Domain of the corpora used for pretraining

Question

Domain of the corpora used for pretraining

Closed this issue 3 years ago · 2 comments

Hello!

First of all, thanks for this wonderful collection of pretrained models. I wonder what is the domain of the corpora used for pretraining BERTurk, DistilBERTurk, ConvBERTurk, and ElecTRa.

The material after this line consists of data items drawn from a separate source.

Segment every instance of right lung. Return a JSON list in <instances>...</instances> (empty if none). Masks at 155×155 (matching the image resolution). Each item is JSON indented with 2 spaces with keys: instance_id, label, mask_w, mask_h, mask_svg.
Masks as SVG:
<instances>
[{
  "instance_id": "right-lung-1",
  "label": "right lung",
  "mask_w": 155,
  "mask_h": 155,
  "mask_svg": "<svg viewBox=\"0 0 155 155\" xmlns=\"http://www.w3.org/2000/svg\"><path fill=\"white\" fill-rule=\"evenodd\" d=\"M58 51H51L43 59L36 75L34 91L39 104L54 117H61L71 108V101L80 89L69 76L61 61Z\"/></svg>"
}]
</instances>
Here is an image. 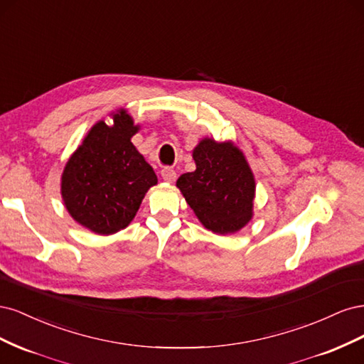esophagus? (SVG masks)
<instances>
[{
    "label": "esophagus",
    "instance_id": "obj_1",
    "mask_svg": "<svg viewBox=\"0 0 364 364\" xmlns=\"http://www.w3.org/2000/svg\"><path fill=\"white\" fill-rule=\"evenodd\" d=\"M161 176H162V179H164L165 182H170V183H173V182L176 181V171H174L173 168H170V167H165V168H162Z\"/></svg>",
    "mask_w": 364,
    "mask_h": 364
}]
</instances>
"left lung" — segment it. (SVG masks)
<instances>
[{
  "label": "left lung",
  "instance_id": "8db88e82",
  "mask_svg": "<svg viewBox=\"0 0 364 364\" xmlns=\"http://www.w3.org/2000/svg\"><path fill=\"white\" fill-rule=\"evenodd\" d=\"M196 170L176 182L186 203L214 234H234L253 215L255 179L234 142L203 138L193 150Z\"/></svg>",
  "mask_w": 364,
  "mask_h": 364
}]
</instances>
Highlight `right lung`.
<instances>
[{"mask_svg":"<svg viewBox=\"0 0 364 364\" xmlns=\"http://www.w3.org/2000/svg\"><path fill=\"white\" fill-rule=\"evenodd\" d=\"M114 124L98 121L77 147L62 173L60 193L71 217L98 235L129 226L155 171L132 144L139 130L124 109L112 114Z\"/></svg>","mask_w":364,"mask_h":364,"instance_id":"right-lung-1","label":"right lung"}]
</instances>
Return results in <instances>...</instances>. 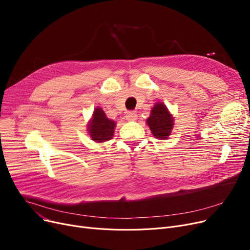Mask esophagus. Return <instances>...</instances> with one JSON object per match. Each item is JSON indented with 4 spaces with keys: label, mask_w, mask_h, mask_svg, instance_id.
Returning a JSON list of instances; mask_svg holds the SVG:
<instances>
[{
    "label": "esophagus",
    "mask_w": 250,
    "mask_h": 250,
    "mask_svg": "<svg viewBox=\"0 0 250 250\" xmlns=\"http://www.w3.org/2000/svg\"><path fill=\"white\" fill-rule=\"evenodd\" d=\"M125 118L128 122H134L138 118V114L136 111H128L125 114Z\"/></svg>",
    "instance_id": "34e87169"
}]
</instances>
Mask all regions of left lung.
<instances>
[{"label": "left lung", "instance_id": "obj_1", "mask_svg": "<svg viewBox=\"0 0 250 250\" xmlns=\"http://www.w3.org/2000/svg\"><path fill=\"white\" fill-rule=\"evenodd\" d=\"M173 117L167 109L166 105L158 102L151 109V114L147 120L153 136L159 140H166L173 128Z\"/></svg>", "mask_w": 250, "mask_h": 250}]
</instances>
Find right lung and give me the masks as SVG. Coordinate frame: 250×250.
Segmentation results:
<instances>
[{
	"mask_svg": "<svg viewBox=\"0 0 250 250\" xmlns=\"http://www.w3.org/2000/svg\"><path fill=\"white\" fill-rule=\"evenodd\" d=\"M114 128L115 123L107 118L102 108L96 107L91 121L88 124V133L91 140L97 143L106 142L112 139Z\"/></svg>",
	"mask_w": 250,
	"mask_h": 250,
	"instance_id": "add662e5",
	"label": "right lung"
}]
</instances>
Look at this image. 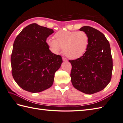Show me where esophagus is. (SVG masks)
Returning <instances> with one entry per match:
<instances>
[{
    "instance_id": "1",
    "label": "esophagus",
    "mask_w": 123,
    "mask_h": 123,
    "mask_svg": "<svg viewBox=\"0 0 123 123\" xmlns=\"http://www.w3.org/2000/svg\"><path fill=\"white\" fill-rule=\"evenodd\" d=\"M62 59H63V60L64 61H68V60H67L66 58H65V57H63V58H62Z\"/></svg>"
}]
</instances>
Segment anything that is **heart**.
Returning a JSON list of instances; mask_svg holds the SVG:
<instances>
[{"mask_svg": "<svg viewBox=\"0 0 123 123\" xmlns=\"http://www.w3.org/2000/svg\"><path fill=\"white\" fill-rule=\"evenodd\" d=\"M49 38L46 43L53 53L57 54L63 48L64 54L70 59H76L85 53L88 45L89 37L84 31L60 30Z\"/></svg>", "mask_w": 123, "mask_h": 123, "instance_id": "b5f03b06", "label": "heart"}]
</instances>
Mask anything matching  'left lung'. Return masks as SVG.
Instances as JSON below:
<instances>
[{
  "label": "left lung",
  "instance_id": "8db88e82",
  "mask_svg": "<svg viewBox=\"0 0 123 123\" xmlns=\"http://www.w3.org/2000/svg\"><path fill=\"white\" fill-rule=\"evenodd\" d=\"M79 30L87 33L89 43L83 56L69 60L72 66L71 80L77 90L92 94L103 90L111 80V49L108 40L100 31L89 26H84Z\"/></svg>",
  "mask_w": 123,
  "mask_h": 123
}]
</instances>
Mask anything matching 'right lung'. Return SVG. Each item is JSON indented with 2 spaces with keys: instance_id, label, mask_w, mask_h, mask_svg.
<instances>
[{
  "instance_id": "add662e5",
  "label": "right lung",
  "mask_w": 123,
  "mask_h": 123,
  "mask_svg": "<svg viewBox=\"0 0 123 123\" xmlns=\"http://www.w3.org/2000/svg\"><path fill=\"white\" fill-rule=\"evenodd\" d=\"M53 30L32 23L17 36L11 61L14 80L23 90L40 92L53 84L54 74L62 63V57L49 49L47 38Z\"/></svg>"
}]
</instances>
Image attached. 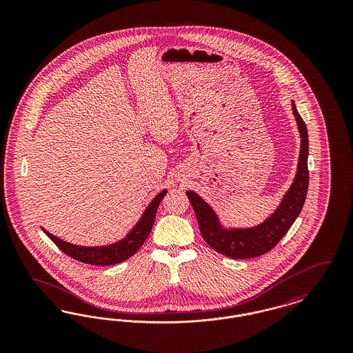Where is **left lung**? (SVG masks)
Listing matches in <instances>:
<instances>
[{"label":"left lung","mask_w":353,"mask_h":353,"mask_svg":"<svg viewBox=\"0 0 353 353\" xmlns=\"http://www.w3.org/2000/svg\"><path fill=\"white\" fill-rule=\"evenodd\" d=\"M292 114L301 134V152L294 183L287 190L276 210L262 223L248 229H226L221 225L216 212L193 190L186 196L193 206L205 242L216 252L233 259H248L270 252L285 236L302 212L308 190V134L305 123L295 103L291 101Z\"/></svg>","instance_id":"obj_1"}]
</instances>
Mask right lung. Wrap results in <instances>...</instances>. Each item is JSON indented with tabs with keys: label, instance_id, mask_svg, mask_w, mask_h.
Segmentation results:
<instances>
[{
	"label": "right lung",
	"instance_id": "add662e5",
	"mask_svg": "<svg viewBox=\"0 0 353 353\" xmlns=\"http://www.w3.org/2000/svg\"><path fill=\"white\" fill-rule=\"evenodd\" d=\"M165 194H167V190H161L147 206L141 219H139V222L134 225L132 230L127 234V236L112 245L95 246V248L78 246V245H72L66 241H62L61 238L50 234L45 229H42V230L62 252L79 262L95 265V266L117 265V263L128 259L130 256H132L134 252H137L141 248V245L145 242V239L151 233L159 203L164 199Z\"/></svg>",
	"mask_w": 353,
	"mask_h": 353
}]
</instances>
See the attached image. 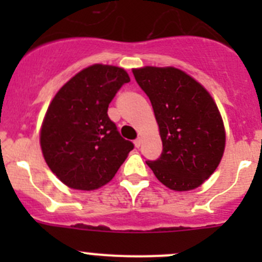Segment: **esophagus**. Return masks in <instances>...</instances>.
I'll use <instances>...</instances> for the list:
<instances>
[{
  "instance_id": "obj_1",
  "label": "esophagus",
  "mask_w": 262,
  "mask_h": 262,
  "mask_svg": "<svg viewBox=\"0 0 262 262\" xmlns=\"http://www.w3.org/2000/svg\"><path fill=\"white\" fill-rule=\"evenodd\" d=\"M134 144H136L137 148H139L142 146V138H141V137H139V138H137L136 141H134Z\"/></svg>"
}]
</instances>
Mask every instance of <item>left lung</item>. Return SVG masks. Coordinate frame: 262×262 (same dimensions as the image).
<instances>
[{
  "instance_id": "1",
  "label": "left lung",
  "mask_w": 262,
  "mask_h": 262,
  "mask_svg": "<svg viewBox=\"0 0 262 262\" xmlns=\"http://www.w3.org/2000/svg\"><path fill=\"white\" fill-rule=\"evenodd\" d=\"M152 104L162 153L146 161L163 185L176 191L200 186L218 167L224 152L223 120L209 92L173 67L133 70Z\"/></svg>"
}]
</instances>
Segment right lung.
Instances as JSON below:
<instances>
[{"label": "right lung", "instance_id": "add662e5", "mask_svg": "<svg viewBox=\"0 0 262 262\" xmlns=\"http://www.w3.org/2000/svg\"><path fill=\"white\" fill-rule=\"evenodd\" d=\"M129 81L123 68L90 66L71 78L50 102L40 146L47 165L67 186L99 189L114 178L134 148L107 115L116 92Z\"/></svg>", "mask_w": 262, "mask_h": 262}]
</instances>
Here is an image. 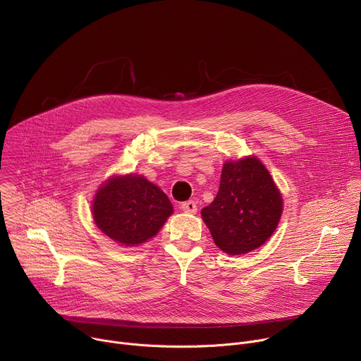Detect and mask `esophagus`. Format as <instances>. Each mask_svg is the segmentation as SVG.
Returning <instances> with one entry per match:
<instances>
[{"mask_svg":"<svg viewBox=\"0 0 361 361\" xmlns=\"http://www.w3.org/2000/svg\"><path fill=\"white\" fill-rule=\"evenodd\" d=\"M180 209H181L183 212H185V213H196V212H197V204H196V202H193V200H188V202L181 203V204H180Z\"/></svg>","mask_w":361,"mask_h":361,"instance_id":"1","label":"esophagus"}]
</instances>
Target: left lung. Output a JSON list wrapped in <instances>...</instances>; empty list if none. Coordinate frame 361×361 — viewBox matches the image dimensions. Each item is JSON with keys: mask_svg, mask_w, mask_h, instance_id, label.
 Returning <instances> with one entry per match:
<instances>
[{"mask_svg": "<svg viewBox=\"0 0 361 361\" xmlns=\"http://www.w3.org/2000/svg\"><path fill=\"white\" fill-rule=\"evenodd\" d=\"M283 199L267 168L248 157L222 168L219 191L202 209L214 244L231 255L261 247L276 231Z\"/></svg>", "mask_w": 361, "mask_h": 361, "instance_id": "1", "label": "left lung"}]
</instances>
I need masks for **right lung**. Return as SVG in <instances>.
I'll return each mask as SVG.
<instances>
[{"instance_id":"add662e5","label":"right lung","mask_w":361,"mask_h":361,"mask_svg":"<svg viewBox=\"0 0 361 361\" xmlns=\"http://www.w3.org/2000/svg\"><path fill=\"white\" fill-rule=\"evenodd\" d=\"M171 213L173 204L164 191L139 176L111 178L92 203L95 225L113 241L128 247L155 236Z\"/></svg>"}]
</instances>
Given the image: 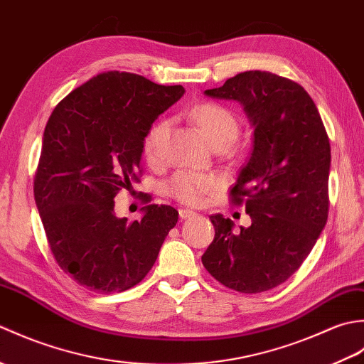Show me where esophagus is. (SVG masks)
I'll list each match as a JSON object with an SVG mask.
<instances>
[{"label": "esophagus", "instance_id": "esophagus-1", "mask_svg": "<svg viewBox=\"0 0 364 364\" xmlns=\"http://www.w3.org/2000/svg\"><path fill=\"white\" fill-rule=\"evenodd\" d=\"M178 214H180L181 219H192V218H196V215H197V213L191 211V210H180V211H178Z\"/></svg>", "mask_w": 364, "mask_h": 364}]
</instances>
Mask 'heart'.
Masks as SVG:
<instances>
[{
	"label": "heart",
	"instance_id": "heart-1",
	"mask_svg": "<svg viewBox=\"0 0 364 364\" xmlns=\"http://www.w3.org/2000/svg\"><path fill=\"white\" fill-rule=\"evenodd\" d=\"M191 115L214 146L222 144L230 145L239 133L237 119L225 106L218 103H202L192 109ZM168 128L170 122L167 119H161L154 122L150 129L146 131L144 137V156L151 164H156L162 159ZM219 186L220 181L218 176L181 170L167 181L166 191L178 202L189 206H198Z\"/></svg>",
	"mask_w": 364,
	"mask_h": 364
}]
</instances>
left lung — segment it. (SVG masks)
Listing matches in <instances>:
<instances>
[{"label": "left lung", "mask_w": 364, "mask_h": 364, "mask_svg": "<svg viewBox=\"0 0 364 364\" xmlns=\"http://www.w3.org/2000/svg\"><path fill=\"white\" fill-rule=\"evenodd\" d=\"M205 94L235 100L253 127L249 161L230 191L249 228L213 214L205 269L230 289L258 294L284 283L310 255L328 218L330 141L311 97L270 72L239 73Z\"/></svg>", "instance_id": "obj_1"}]
</instances>
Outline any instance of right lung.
Returning <instances> with one entry per match:
<instances>
[{
    "mask_svg": "<svg viewBox=\"0 0 364 364\" xmlns=\"http://www.w3.org/2000/svg\"><path fill=\"white\" fill-rule=\"evenodd\" d=\"M184 94L141 75L105 72L70 92L51 112L34 178V198L59 267L90 291L133 288L150 272L178 222L168 205L141 220L114 213V198L139 181L144 137Z\"/></svg>",
    "mask_w": 364,
    "mask_h": 364,
    "instance_id": "obj_1",
    "label": "right lung"
}]
</instances>
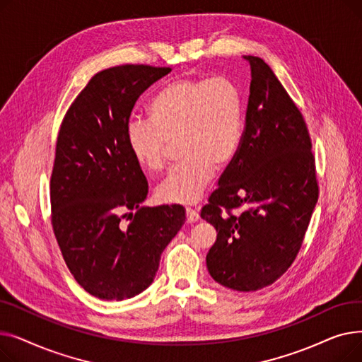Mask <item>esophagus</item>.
Returning a JSON list of instances; mask_svg holds the SVG:
<instances>
[{
  "label": "esophagus",
  "mask_w": 362,
  "mask_h": 362,
  "mask_svg": "<svg viewBox=\"0 0 362 362\" xmlns=\"http://www.w3.org/2000/svg\"><path fill=\"white\" fill-rule=\"evenodd\" d=\"M199 220V214L194 210V208H186V221L189 224H192Z\"/></svg>",
  "instance_id": "34e87169"
}]
</instances>
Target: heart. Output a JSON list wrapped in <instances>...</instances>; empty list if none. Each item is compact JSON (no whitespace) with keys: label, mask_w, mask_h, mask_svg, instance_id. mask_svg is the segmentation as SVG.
Masks as SVG:
<instances>
[{"label":"heart","mask_w":362,"mask_h":362,"mask_svg":"<svg viewBox=\"0 0 362 362\" xmlns=\"http://www.w3.org/2000/svg\"><path fill=\"white\" fill-rule=\"evenodd\" d=\"M149 122L132 120L126 139L132 157L146 171L165 167L170 142L177 139L183 161L158 185L167 204H192L211 183L216 168L229 164L242 138V98L224 76L180 78L164 86L148 107Z\"/></svg>","instance_id":"heart-1"}]
</instances>
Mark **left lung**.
Listing matches in <instances>:
<instances>
[{"label":"left lung","instance_id":"8db88e82","mask_svg":"<svg viewBox=\"0 0 362 362\" xmlns=\"http://www.w3.org/2000/svg\"><path fill=\"white\" fill-rule=\"evenodd\" d=\"M251 66L245 130L218 187L202 206L217 240L206 269L223 286H270L295 261L318 199L311 138L299 108L259 57ZM242 207L235 216L231 210ZM225 213H222V210Z\"/></svg>","mask_w":362,"mask_h":362}]
</instances>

I would like to cite these models in a scientific publication and give an idea about the domain knowledge made available to the model during pretraining.

Answer 1 · 2021-10-09T12:47:57.000Z

Hi @ehalit,

thanks for using our Turkish models 🤗

A detailed overview of different sized used as pretraining corpora can be found here:

https://github.com/stefan-it/turkish-bert#turkish-model-zoo

The corpus with 35GB consists of the Turkish OSCAR corpus (first version), a recent Wikipedia dump, various OPUS corpora and a special corpus provided by Kemal Oflazer.

The 242GB version comes from the multilingual mC4 corpus: allenai/allennlp#5265.

I'm currently preparing a new BERTurk model, that is trained on the recently updated Turkish part of OSCAR corpus.

All information about the pretraining corpora can also be found here, at the end of that repo you also find a BibTeX entry 🤗

Answer 2 · 2021-10-11T10:48:46.000Z

Thanks for your reply.